Most of the time, House of Lies plays like one of those glossy, empty USA Network shows like White Collar or Psych, but with a butt-load of the sort of sexual activity one can get away with on pay-cable. That means both ends of this creature, so to speak, aren't all that interesting. People talk fast on Psych because the folks making it think you'll mistake that for snappy patter; people have grunting quickies in semi-public places on cable TV because they think it'll turn us on. But there's no novelty or freshness in House of Lies' patter or its penis-placement. 

The show's crucial weakness is its dead language: The lines have no comic lilt; no exchange between any two characters gives off sparks. When you have an actor with a tongue as adroit as Cheadle, this seems nearly cruel. The sex is brutish and quick, laced with hostility -- orgasm as inflicted punishment. In the second episode, the promise of lively flirtation is proffered the moment the bright-eyed Cat Deeley shows up in an airport cameo. But the show's writers use her the way they use everyone else here -- Deeley ends up looking foolish for being friendly to one of Cheadle's team, even having to stoop to mop up coffee spilled on a man's crotch. (Coffee she didn't even spill herself.) 

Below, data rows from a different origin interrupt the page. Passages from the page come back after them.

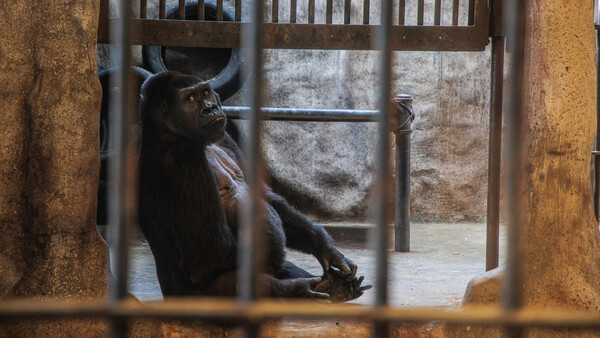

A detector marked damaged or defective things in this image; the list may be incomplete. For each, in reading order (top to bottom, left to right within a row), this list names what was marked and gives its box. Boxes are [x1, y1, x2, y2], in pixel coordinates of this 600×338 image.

rusty metal bar [108, 0, 137, 336]
rusty metal bar [240, 0, 266, 334]
rusty metal bar [124, 19, 490, 50]
rusty metal bar [370, 0, 394, 330]
rusty metal bar [394, 93, 412, 252]
rusty metal bar [486, 35, 504, 270]
rusty metal bar [502, 0, 524, 336]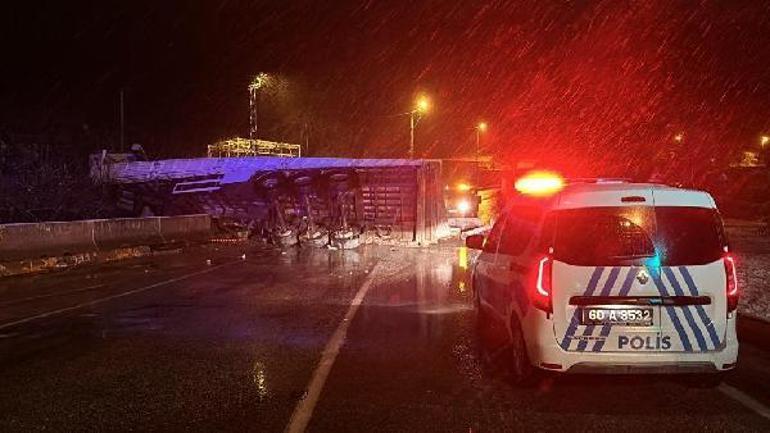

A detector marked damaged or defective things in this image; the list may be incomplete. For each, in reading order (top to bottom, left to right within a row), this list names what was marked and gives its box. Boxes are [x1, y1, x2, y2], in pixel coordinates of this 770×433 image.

overturned truck [93, 155, 448, 246]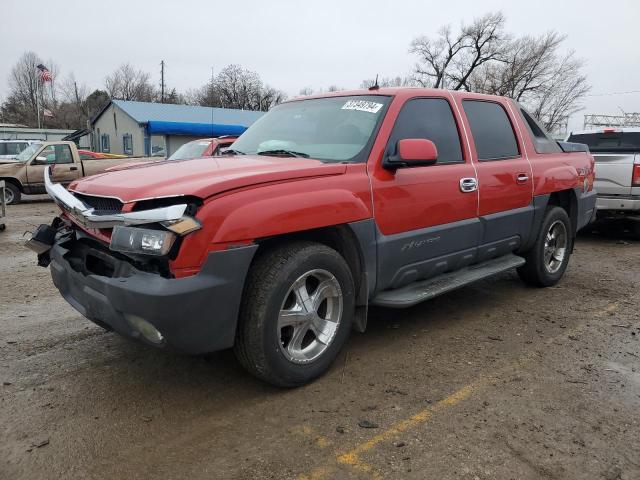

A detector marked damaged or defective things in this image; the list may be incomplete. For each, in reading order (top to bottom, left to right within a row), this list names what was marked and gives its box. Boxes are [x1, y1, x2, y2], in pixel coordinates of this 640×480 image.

crumpled hood [68, 155, 348, 202]
detached bumper piece [49, 242, 258, 354]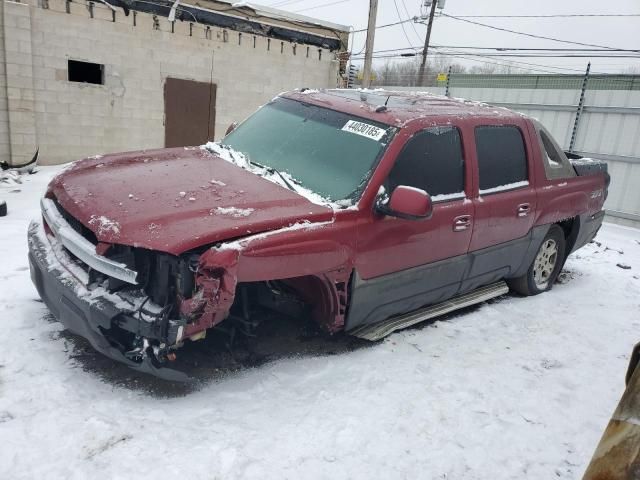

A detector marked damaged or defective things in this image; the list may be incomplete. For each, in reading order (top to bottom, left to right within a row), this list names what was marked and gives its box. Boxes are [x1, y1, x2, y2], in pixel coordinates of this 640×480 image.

crumpled front bumper [27, 221, 190, 382]
damaged red truck [28, 90, 608, 380]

Lies attempts to make Cheadle's Marty Kaan a vivid character in two ways, only one of which works. The best thing about Marty is that he's one of the few black characters on TV who acknowledges there's racism all around him, that he can sometimes play that pernicious situation to your advantage, but most of the time, he's alternately stoic, angry, or hurt -- and Cheadle makes every one of these reactions believable. Less believable is the family life for Marty that's been created by the series to soften, to humanize this wheeling-dealing machine of a man. He lives with his father (a fine Glynn Turman) and his son, Roscoe (Donis Leonard, Jr.), who likes to cross-dress in public. 

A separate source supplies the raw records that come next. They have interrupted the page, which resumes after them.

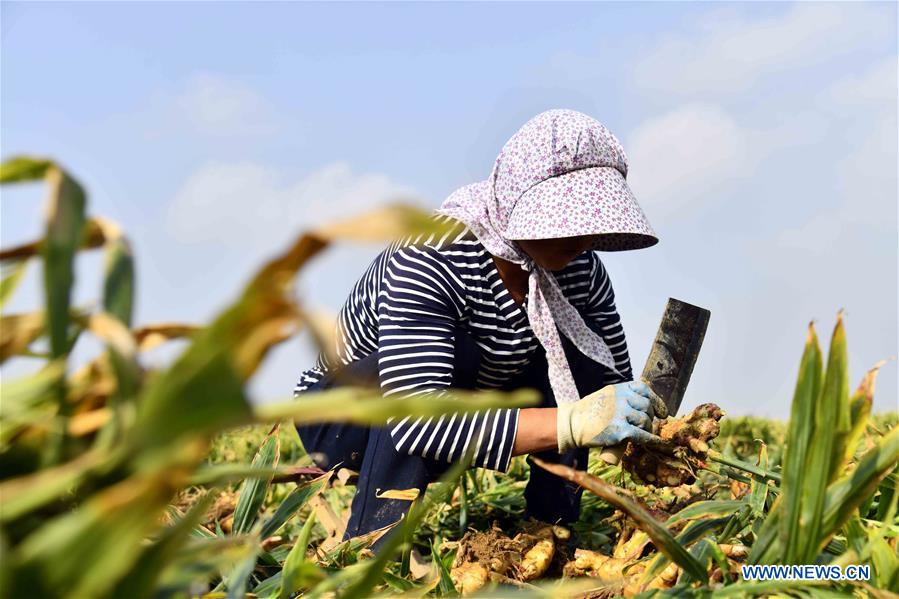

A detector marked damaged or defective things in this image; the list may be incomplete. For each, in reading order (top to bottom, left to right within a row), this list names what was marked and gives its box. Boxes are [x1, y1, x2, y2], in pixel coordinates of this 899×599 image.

rusty cleaver blade [600, 298, 712, 464]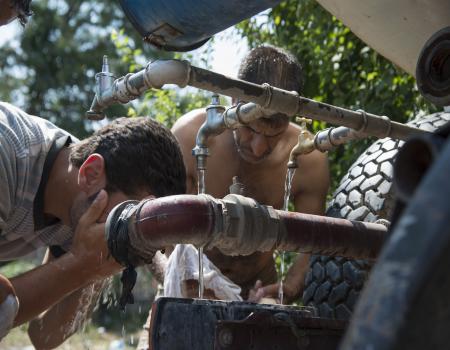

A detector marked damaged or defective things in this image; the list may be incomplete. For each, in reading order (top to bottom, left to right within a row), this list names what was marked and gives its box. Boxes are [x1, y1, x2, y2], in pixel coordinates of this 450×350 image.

rusty metal pipe [104, 194, 386, 266]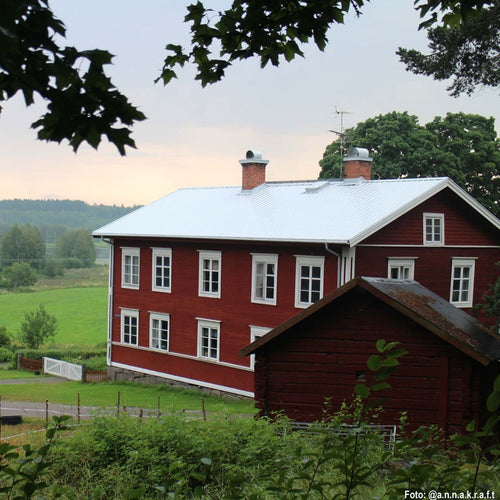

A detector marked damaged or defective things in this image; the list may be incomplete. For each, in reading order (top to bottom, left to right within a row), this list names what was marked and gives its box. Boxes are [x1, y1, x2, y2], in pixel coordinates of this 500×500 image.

rusty roof [238, 276, 500, 366]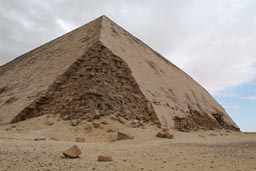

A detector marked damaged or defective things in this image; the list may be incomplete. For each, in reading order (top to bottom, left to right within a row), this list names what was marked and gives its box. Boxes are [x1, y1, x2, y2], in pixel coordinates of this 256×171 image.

damaged pyramid corner [0, 15, 240, 131]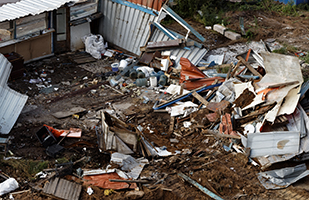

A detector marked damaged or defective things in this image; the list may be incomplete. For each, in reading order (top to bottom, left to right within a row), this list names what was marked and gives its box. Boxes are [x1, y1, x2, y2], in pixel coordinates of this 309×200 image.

crumpled metal panel [0, 0, 77, 22]
crumpled metal panel [149, 27, 207, 69]
broken wooden plank [236, 56, 260, 79]
crumpled metal panel [0, 54, 27, 134]
torn siding strip [0, 54, 27, 134]
broken wooden plank [177, 172, 223, 200]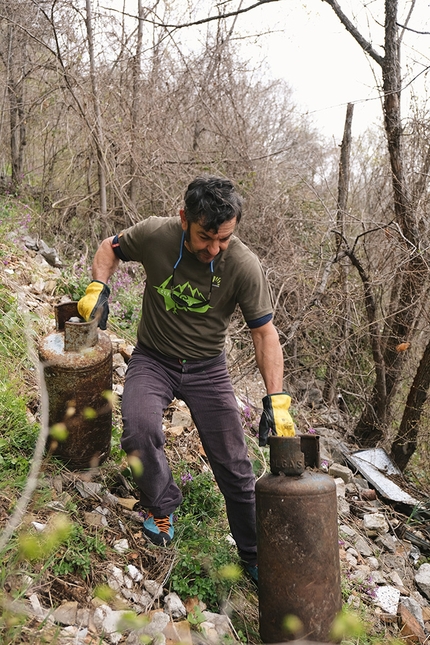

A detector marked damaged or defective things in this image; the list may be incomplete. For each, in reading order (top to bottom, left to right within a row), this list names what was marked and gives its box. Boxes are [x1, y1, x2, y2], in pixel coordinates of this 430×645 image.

We're meant to think that Marty is a great dad for defending his young son's emerging, or conflicted, or whatever it is all prepubescent kids go through, sexuality against the criticisms of his ex-wife and school officials. The two sides of Marty don't mesh: The impatient shark during the working day doesn't seem likely to be able to chill out so completely when he deigns to do a little parenting. This compartmentalizing makes sense -- hardworking people do it all the time -- but, again, the dialogue that accompanies this simply makes Marty seem a little schizo, rather than the torn, man in pain he's probably meant to be.

I want to double down on a couple of points. I thought the initial handling of Marty's son's sexuality was really hamfisted. It felt like something you stick in a show to be edgy, cool, or "complex." But serious writing will always trump thin identity. Omar (from the Wire) is a great gay character--but mostly because the writer's take the whole of him seriously--including the gay parts.  What I mean is that they don't play it down. They don't ignore his sexuality. On contrary, Omar being gay has actual importance to the plot. They recognize the truth of it, and they keep writing. "Gay stick-up kid" is interesting--but not if you stop there.

Perhaps I am asking too much--it's not like most narrative takes the lives of heterosexuals seriously, either. Perhaps we want a world where thin writing is doled out to all sectors. I don't know.

Tucker also notes that much of the sex in House is meant to "turn us on." Indeed, the show felt to me like a kind of respectable, mass-market pornography. The narrative to sex ratio is, admittedly, lower in House than in most porn flicks. But the spirit of pornography, in which story exists to get us to sex, hovers about. The show certainly qualifies as "adult entertainment."

On a personal note, all of this was made more interesting because I was at the barber with my son. We are a liberal house. We have always talked about sex. We have made it a point to urge responsibility, while not making sex taboo. The whole point is to avoid having "The Talk" in favor of a constant conversation. Moreover, we've tried to be realistic about what the boy does and sees, when he's not under our survey.

I thought about asking the barber to cut the show off. But for some reason, that felt wrong--rude, almost. I also didn't know how bad (on all counts) the show would be. So I fell back on the golden rule--communication. On the walk to the train, and during the ride home we had a good conversation about art and depictions of sex. He's a smart kid. I hope it was the right thing. Parenting is just one long improv sketch.